### The task
Repeat, word for word, each of the records shown below, without their pictures.

**********

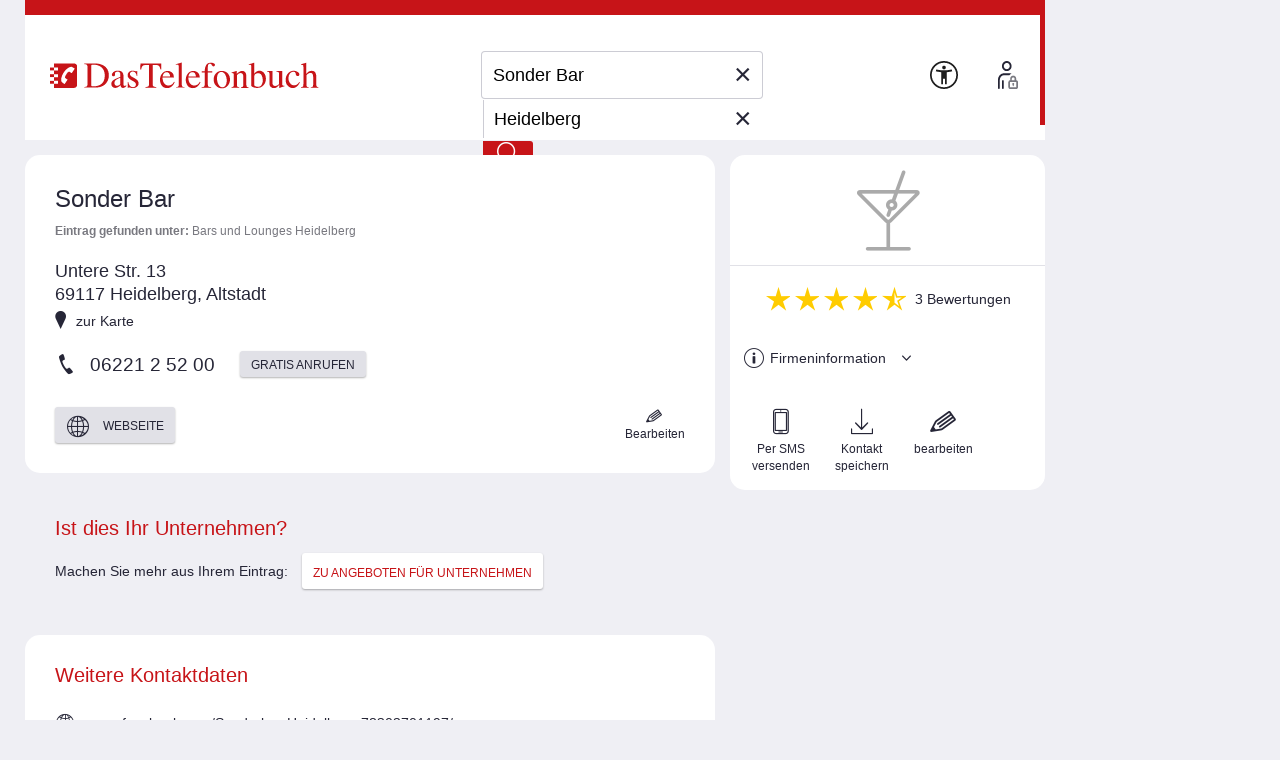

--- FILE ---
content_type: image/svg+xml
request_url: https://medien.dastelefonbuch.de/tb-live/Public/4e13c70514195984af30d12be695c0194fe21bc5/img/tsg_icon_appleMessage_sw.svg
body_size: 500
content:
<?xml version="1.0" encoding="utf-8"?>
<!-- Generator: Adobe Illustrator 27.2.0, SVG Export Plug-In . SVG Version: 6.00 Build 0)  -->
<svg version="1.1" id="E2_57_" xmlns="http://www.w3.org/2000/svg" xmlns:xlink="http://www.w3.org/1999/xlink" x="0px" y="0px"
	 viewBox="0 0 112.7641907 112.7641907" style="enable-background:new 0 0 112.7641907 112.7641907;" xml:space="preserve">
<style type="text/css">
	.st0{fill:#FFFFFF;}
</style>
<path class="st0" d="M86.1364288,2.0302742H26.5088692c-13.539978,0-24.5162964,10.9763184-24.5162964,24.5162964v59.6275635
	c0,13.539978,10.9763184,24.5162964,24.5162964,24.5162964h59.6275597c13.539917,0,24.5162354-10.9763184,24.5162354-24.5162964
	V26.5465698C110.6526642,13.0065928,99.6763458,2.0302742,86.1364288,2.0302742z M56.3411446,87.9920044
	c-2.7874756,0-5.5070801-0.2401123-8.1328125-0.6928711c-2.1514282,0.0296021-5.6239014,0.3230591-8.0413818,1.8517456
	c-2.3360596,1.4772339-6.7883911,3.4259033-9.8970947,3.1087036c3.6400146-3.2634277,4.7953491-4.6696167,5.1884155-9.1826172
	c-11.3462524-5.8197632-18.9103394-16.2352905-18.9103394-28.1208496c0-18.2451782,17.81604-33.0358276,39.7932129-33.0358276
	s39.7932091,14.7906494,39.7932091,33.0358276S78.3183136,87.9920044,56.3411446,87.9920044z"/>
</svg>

**********

### Output for this exercise
--- FILE ---
content_type: image/svg+xml
request_url: https://medien.dastelefonbuch.de/tb-live/Public/4e13c70514195984af30d12be695c0194fe21bc5/img/tsg_icon_appleMessage_sw.svg
body_size: 500
content:
<?xml version="1.0" encoding="utf-8"?>
<!-- Generator: Adobe Illustrator 27.2.0, SVG Export Plug-In . SVG Version: 6.00 Build 0)  -->
<svg version="1.1" id="E2_57_" xmlns="http://www.w3.org/2000/svg" xmlns:xlink="http://www.w3.org/1999/xlink" x="0px" y="0px"
	 viewBox="0 0 112.7641907 112.7641907" style="enable-background:new 0 0 112.7641907 112.7641907;" xml:space="preserve">
<style type="text/css">
	.st0{fill:#FFFFFF;}
</style>
<path class="st0" d="M86.1364288,2.0302742H26.5088692c-13.539978,0-24.5162964,10.9763184-24.5162964,24.5162964v59.6275635
	c0,13.539978,10.9763184,24.5162964,24.5162964,24.5162964h59.6275597c13.539917,0,24.5162354-10.9763184,24.5162354-24.5162964
	V26.5465698C110.6526642,13.0065928,99.6763458,2.0302742,86.1364288,2.0302742z M56.3411446,87.9920044
	c-2.7874756,0-5.5070801-0.2401123-8.1328125-0.6928711c-2.1514282,0.0296021-5.6239014,0.3230591-8.0413818,1.8517456
	c-2.3360596,1.4772339-6.7883911,3.4259033-9.8970947,3.1087036c3.6400146-3.2634277,4.7953491-4.6696167,5.1884155-9.1826172
	c-11.3462524-5.8197632-18.9103394-16.2352905-18.9103394-28.1208496c0-18.2451782,17.81604-33.0358276,39.7932129-33.0358276
	s39.7932091,14.7906494,39.7932091,33.0358276S78.3183136,87.9920044,56.3411446,87.9920044z"/>
</svg>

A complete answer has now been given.